## Вопросы по материалу:
- A) В каком классе, согласно тексту об интересе школьников к искусству, у мальчиков начинается сдвиг от фабульно-приключенческой литературы к проблемно-психологической?
- B) Подхватите текст об интересе школьников к искусству и напишите продолжение после его последнего предложения.

## Текст для чтения:
--*--

Иерархия видов искусства по выраженности интереса к ним у учащихся IX—X классов такова: первое место занимает литература, второе, со значительным отставанием, музыка, третье — кино, четвертое — театр и пятое — изобразительное искусство (посещение выставок, музеев и т. п.).
Та же иерархия предпочтений — на первом месте литература, на втором — музыка, на третьем — кино — выявлена А. И. Семашко и у студентов вузов Днепропетровска.
Если учесть не только «организованное» художественное потребление (посещение концертов, спектаклей и т. д.), но и его домашние формы (прослушивание пластинок, концертов по радио и телевидению), то роль музыки окажется, вероятно, еще выше.
С возрастом меняется не только отношение к разным видам искусства, но и тип предпочитаемых произведений. До VII класса подростки предпочитают в основном остросюжетные, фабульные произведения, приключения, детективы и т. д. Затем быстро нарастает интерес к произведениям проблемного, в том числе психологического, характера. Это касается как литературных произведений, так и кинофильмов. Однако сдвиги очень неравномерны. Интерес к искусству и всему циклу гуманитарных предметов у девочек во всех возрастах выше, чем у мальчиков. В средних и старших классах эта разница становится все более заметной. Сдвиг интересов от фабульно-приключенческой литературы к проблемно-психологической начинается у девочек в VI, а у мальчиков — только в IX классе, да и то далеко не у всех.
Переориентация с фабульно-приключенческой литературы на проблемно-психологическую связана с ростом самосознания и мировоззренческими поисками. Около 90 процентов ленинградских старшеклассников, опрошенных Т. Н. Мальковской, сказали, что именно книги впервые толкнули их к анализу внутреннего мира человека. Стадии развития читательских интересов в какой-то мере соответствуют стадиям роста самосознания. Подросток, осваивающий собственное «я», особенно любит книги и фильмы о сверстниках, школе. У юноши интерес к детским фильмам заметно снижается. По данным НИИ теории и истории кнно, наибольший интерес у старшеклассников вызывают фильмы о проблемах современности, не связанные непосредственно с жизнью школы, затем идут исторические, приключенческие и фантастические фильмы, а первое место в ряду предпочтений занимают фильмы о любви.

--*--

## Исследуемые данные:

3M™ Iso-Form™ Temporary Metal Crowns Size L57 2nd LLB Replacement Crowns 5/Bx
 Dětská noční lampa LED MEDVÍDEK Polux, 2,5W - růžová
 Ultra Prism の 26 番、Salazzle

--*--

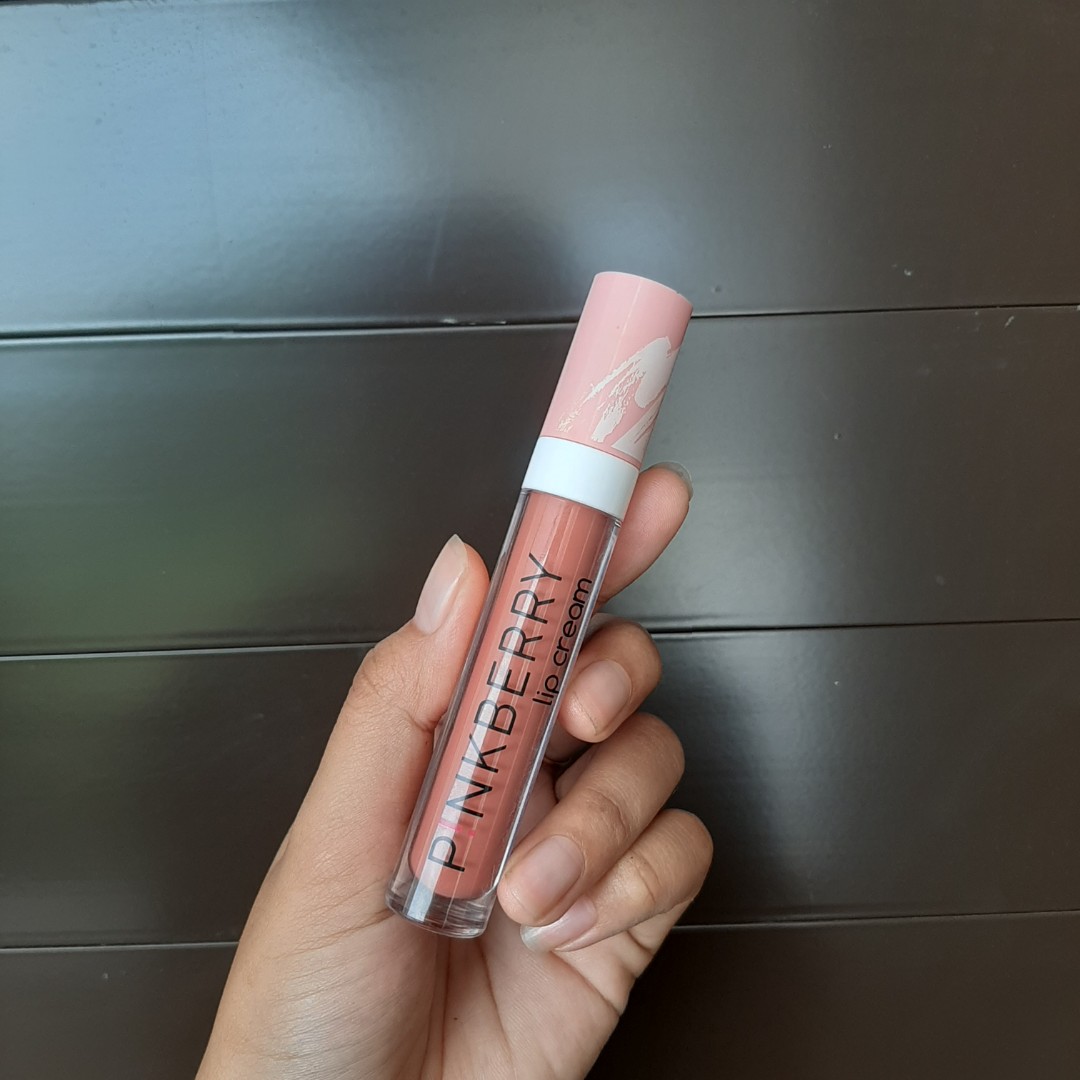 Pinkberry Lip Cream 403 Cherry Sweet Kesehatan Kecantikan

--*--

## Ответы к упражнению:
- A) В IX классе.

- B)
Личностные функции художественной литературы особенно важны. «Примеряя» на себя образы любимых героев, подросток не просто подражает им, но учится самоанализу. А. И. Герцен писал о героях Шиллера, что «лица его драм были для нас существующие личности, мы их разбирали, любили и ненавидели, не как поэтические произведения, а как живых людей. Сверх того, мы в них видели самих себя»[1]. Сегодняшние подростки и юноши точно так же «примеряют» образы Павки Корчагина, молодогвардейцев, Исаева-Штирлица и многих других героев литературы и кинематографа.
Популярность того или иного конкретного героя может зависеть от случайных обстоятельств: выхода на экран нового фильма, попавшейся под руку книги. Значительно важнее тип выбираемого героя и то, какую психологическую функцию он выполняет. Что именно привлекает юношу в данном герое — поступки, общественное положение или какие-то черты личности? Объясняется ли выбор тем, что юноша усматривает свое сходство с героем, или тем, что он видит в нем нечто недостающее у себя самого?
Личностное восприятие окрашивает и отношение к классической литературе.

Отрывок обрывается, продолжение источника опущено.